List of tasks
1. Please transcribe the part of the Clarissa Jones article that begins at the words "Civil War nurse" and ends after the words "only female nurse.".
2. In the Clarissa Jones article, what school did Jones lead as principal when the war broke out?

Reading text
+ + + + +

Clarissa Jones, Nurse for All

Clarissa Jones: Union or Confederate, Nurse Cared for All

By Janet D. Terrell

Civil War nurse Clarissa Jones of Philadelphia has captured the admiration of nurse historian Chris Foard, RN, MSN, physician liaison, Bayhealth Medical Center, Dover, Del. When war erupted, the 28-year-old Jones was principal of Rittenhouse Grammar School for Girls. She served as a volunteer nurse, using skills she gained caring for her ailing mother.

In 1863, just after the Battle of Gettysburg, she was stationed in a field hospital of the Second Division Union Army with 600 patients, 100 of whom were Confederate captives. Foard says Jones aided injured Union soldiers as well as dying Confederate soldiers in squalid conditions. At one point, she read the burial service for a dead Confederate officer because no chaplain was available. Battlefield hospitals were filthy, without antiseptics and sometimes without bandages. At times, Jones was the only female nurse.

According to Foard, Jones galvanized the Germantown community where she lived to send supplies to wounded soldiers. She wrote letters and returned to update townspeople on the war’s progress and the needs of hospitals for food and supplies. Jones kept her job as principal while she volunteered. According to Foard, she served at several hospitals and a hospital steamer ship, which meant leaving family and her job for longer periods.
“Clarissa’s impact assisted in paving the way for American nursing,” Foard said. “Today, nurses are on the forefront of lobbying for healthcare reform and committed to provide optimal services to patients in our communities.”

According to information from the Germantown Historical Society, Jones accompanied wagons loaded with supplies across nearly impassable roads to reach hospitals. A news report said she personally knew President Abraham Lincoln. Another article indicated she met the president during a White House reception.

+ + + + +

Provided information
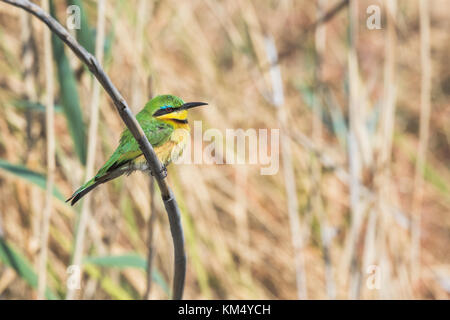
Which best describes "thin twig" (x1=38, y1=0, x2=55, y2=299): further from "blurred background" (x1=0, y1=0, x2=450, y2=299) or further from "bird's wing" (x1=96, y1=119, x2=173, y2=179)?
"bird's wing" (x1=96, y1=119, x2=173, y2=179)

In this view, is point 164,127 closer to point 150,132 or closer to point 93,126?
point 150,132

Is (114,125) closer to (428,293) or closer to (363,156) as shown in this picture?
(363,156)

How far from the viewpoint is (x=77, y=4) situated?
973 mm

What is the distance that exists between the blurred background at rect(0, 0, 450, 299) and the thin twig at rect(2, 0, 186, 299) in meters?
0.36

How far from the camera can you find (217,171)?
216 cm

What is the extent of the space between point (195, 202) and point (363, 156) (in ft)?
2.03

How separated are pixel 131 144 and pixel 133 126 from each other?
328 millimetres

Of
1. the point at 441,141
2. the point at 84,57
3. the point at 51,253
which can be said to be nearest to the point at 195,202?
the point at 51,253

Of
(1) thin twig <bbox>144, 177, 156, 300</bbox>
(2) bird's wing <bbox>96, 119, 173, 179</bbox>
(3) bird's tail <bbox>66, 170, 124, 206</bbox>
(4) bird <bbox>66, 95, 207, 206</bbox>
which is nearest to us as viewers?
(3) bird's tail <bbox>66, 170, 124, 206</bbox>

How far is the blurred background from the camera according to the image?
1.32 m

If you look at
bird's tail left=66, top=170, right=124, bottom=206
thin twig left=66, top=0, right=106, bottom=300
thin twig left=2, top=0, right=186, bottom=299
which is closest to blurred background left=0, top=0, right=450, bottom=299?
thin twig left=66, top=0, right=106, bottom=300

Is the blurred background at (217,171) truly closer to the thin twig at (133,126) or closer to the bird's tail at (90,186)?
the bird's tail at (90,186)

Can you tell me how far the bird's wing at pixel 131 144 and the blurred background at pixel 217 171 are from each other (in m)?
0.11

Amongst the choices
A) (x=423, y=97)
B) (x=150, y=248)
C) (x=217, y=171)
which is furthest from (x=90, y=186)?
(x=217, y=171)
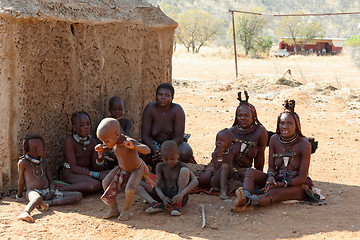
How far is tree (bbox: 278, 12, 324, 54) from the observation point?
36.4 metres

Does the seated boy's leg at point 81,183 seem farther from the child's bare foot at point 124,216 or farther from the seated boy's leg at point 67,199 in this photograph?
the child's bare foot at point 124,216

+ + + + +

Numbered answers
1.
Civil War nurse Clarissa Jones of Philadelphia has captured the admiration of nurse historian Chris Foard, RN, MSN, physician liaison, Bayhealth Medical Center, Dover, Del. When war erupted, the 28-year-old Jones was principal of Rittenhouse Grammar School for Girls. She served as a volunteer nurse, using skills she gained caring for her ailing mother.

In 1863, just after the Battle of Gettysburg, she was stationed in a field hospital of the Second Division Union Army with 600 patients, 100 of whom were Confederate captives. Foard says Jones aided injured Union soldiers as well as dying Confederate soldiers in squalid conditions. At one point, she read the burial service for a dead Confederate officer because no chaplain was available. Battlefield hospitals were filthy, without antiseptics and sometimes without bandages. At times, Jones was the only female nurse.

2. Rittenhouse Grammar School for Girls